▶ **CONSEGNA**:
Puoi ricopiare parola per parola il passo del brano sul fantastico in Italia, riportato qui sotto, che va da "La mia esperienza" fino a "ancora troppo basso." incluso?

-------- ESTRATTO --------

A questo punto mi chiedo se il problema del fantastico nel nostro Paese sia solo quello di vincere un pregiudizio. Un pregiudizio che spinge alcuni a ignorare questo genere per una certa avversione alla magia ai draghi e via discorrendo, e che induce altri a leggerlo ma fermandosi ai soli divulgatori di questi miserrimi aspetti.
Attenzione, si stanno muovendo anche altri scrittori con modo di narrare più complesso: Dario de Judicibus, per esempio, e i già noti Luca Trugenberger, Fabiana Redivo, Mariangela Fassio e Andrea D’Angelo.
Per concludere vorrei buttare nel calderone un nuovo quesito: secondo alcuni esisterebbe un Fantasy impegnato… ma, a parte una maggior cura nel background, nella caratterizzazione dei personaggi non vedo (ma posso sbagliare) romanzi fantasy con temi sottesi neppure in ambito anglosassone. Non lo dico per piaggeria, ma forse l’unico romanzo di questo tipo è proprio La Rocca dei Silenzi di Andrea. Come Andrea ben sa, il mio giudizio sul suo romanzo è ambivalente, ma mi sono accorto col tempo che molti degli aspetti negativi che vi intravedevo erano dettati da una mia visione soggettiva. Una natura materna e matrigna non sarà mai nelle mie corde: amo i personaggi che escono dagli schemi, che violano i limiti che sono loro imposti proprio perché è la fantasia a permetterci queste infrazioni. È giusto, anzi sacrosanto, che lo scrittore si esponga per dare la sua visione del mondo e della vita nei propri romanzi, anche se questa visione non è condivisa dai lettori.
Andrea
Tento ancora una volta di sintetizzare. Voi due, bravi ragazzi, gettate nel calderone tante di quelle cose che il minestrone rischia di essere troppo ricco – e strozzarmi! Seguo una mia linea di pensiero, ma mi rendo conto di non poter costringere il dialogo. Vado con ordine, dunque.
La mia esperienza mi dice una cosa molto chiara, Francesco: i testi inediti migliori sono quasi sempre invisibili, ossia chi sta producendo qualcosa di valore e di corposo, che costa parecchio tempo e sudore, è difficile lo dia in pasto a internet. Di conseguenza, credo tu sia un po’ frettoloso nel dire che il livello degli scritti del fantastico in Italia sia ancora troppo basso.

-------- DATI FORNITI --------

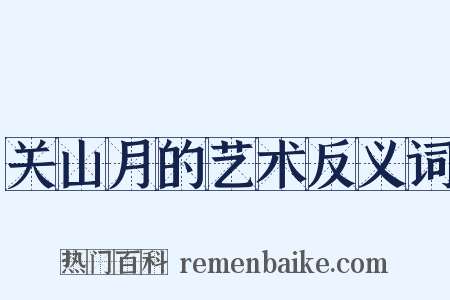 关山月的艺术反义词是什么意思的图片
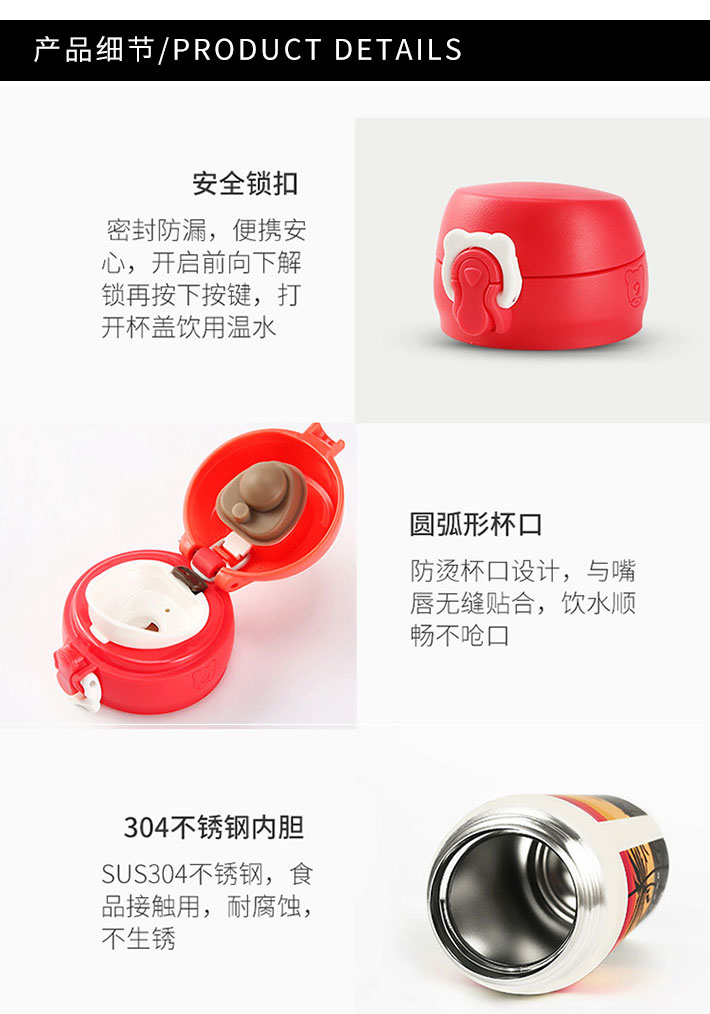 客比邻替换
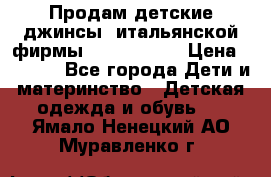 Продам детские джинсы  итальянской фирмы Bikkembergs › Цена ­ 5 000 - Все города Дети и материнство » Детская одежда и обувь   . Ямало-Ненецкий АО,Муравленко г.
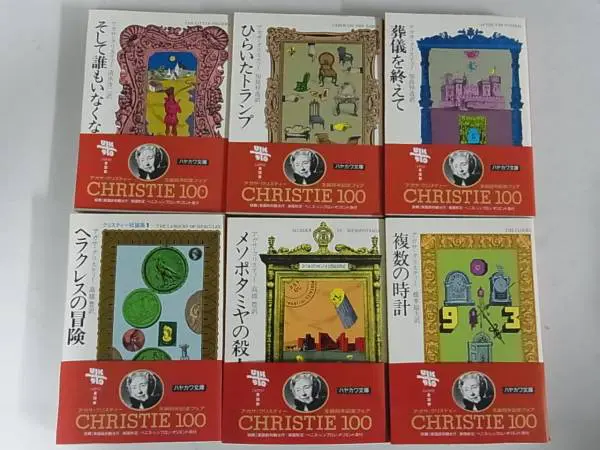アガサ・クリスティ著ミステリーの文庫を69冊まとめて買取させて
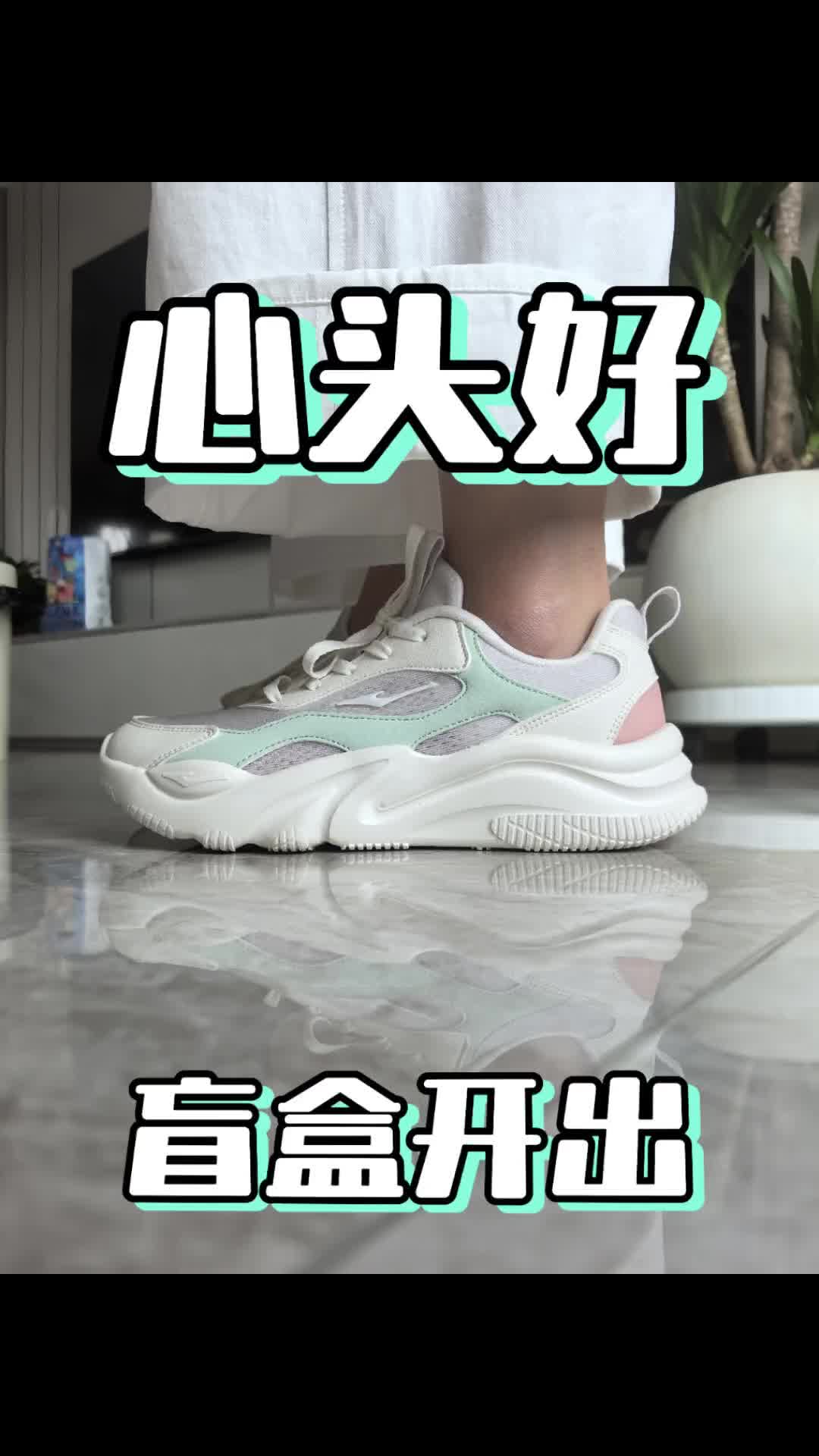 盲盒开出心头好💥夏日好鞋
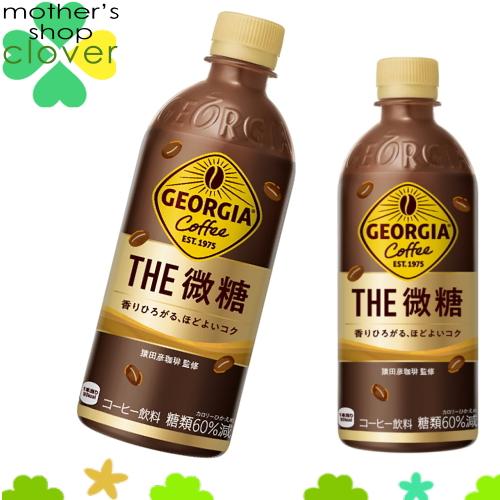 ジョージア ザ・微糖 500ml  24本 (24本×1ケース)  安心のメーカー直送 コカコーラ社...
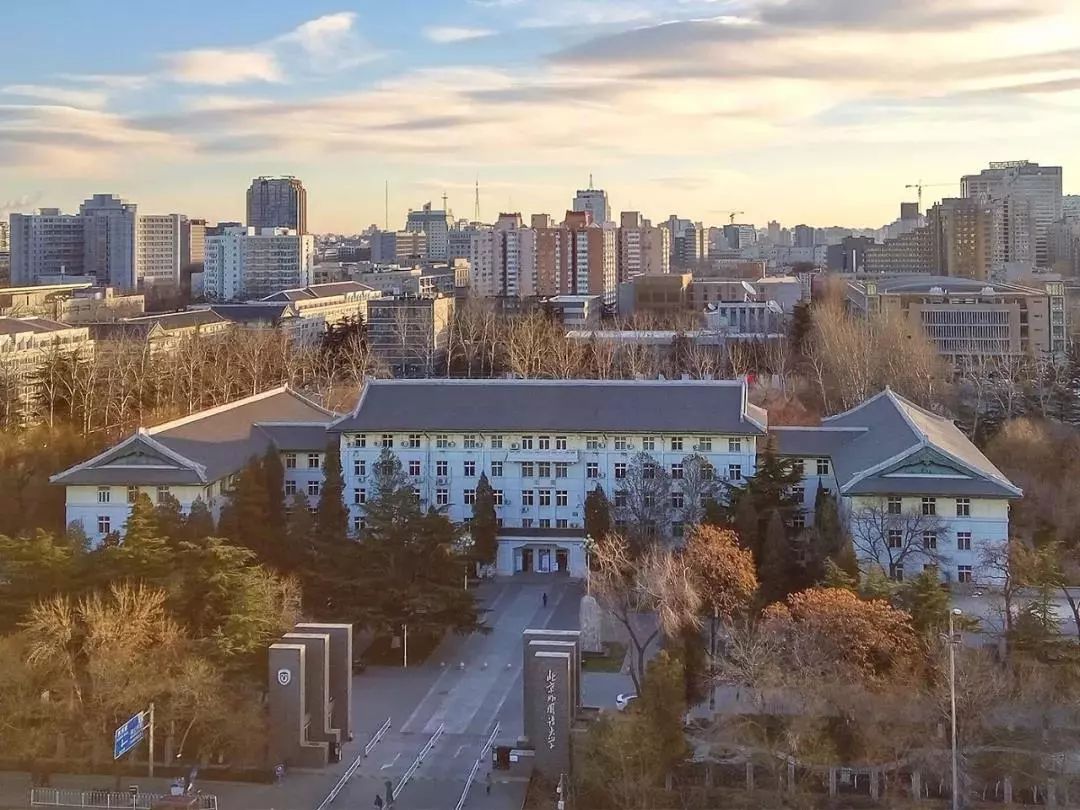 北京外国语大学2019年第一批岗位招聘公告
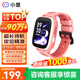 小度兒童電話(huà)手表D1 全網(wǎng)通4G視頻通話(huà) GPS定位 拍照學(xué)習 超長(cháng)待機 移動(dòng)支付 防塵防水 小度手表粉色款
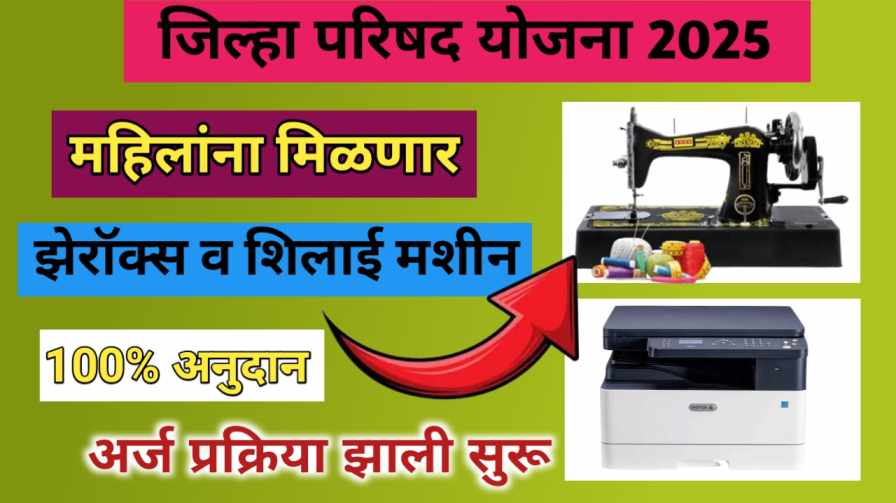 Free Xerox machine Yojana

--------

▶ **SOLUZIONE**:
La mia esperienza mi dice una cosa molto chiara, Francesco: i testi inediti migliori sono quasi sempre invisibili, ossia chi sta producendo qualcosa di valore e di corposo, che costa parecchio tempo e sudore, è difficile lo dia in pasto a internet. Di conseguenza, credo tu sia un po’ frettoloso nel dire che il livello degli scritti del fantastico in Italia sia ancora troppo basso.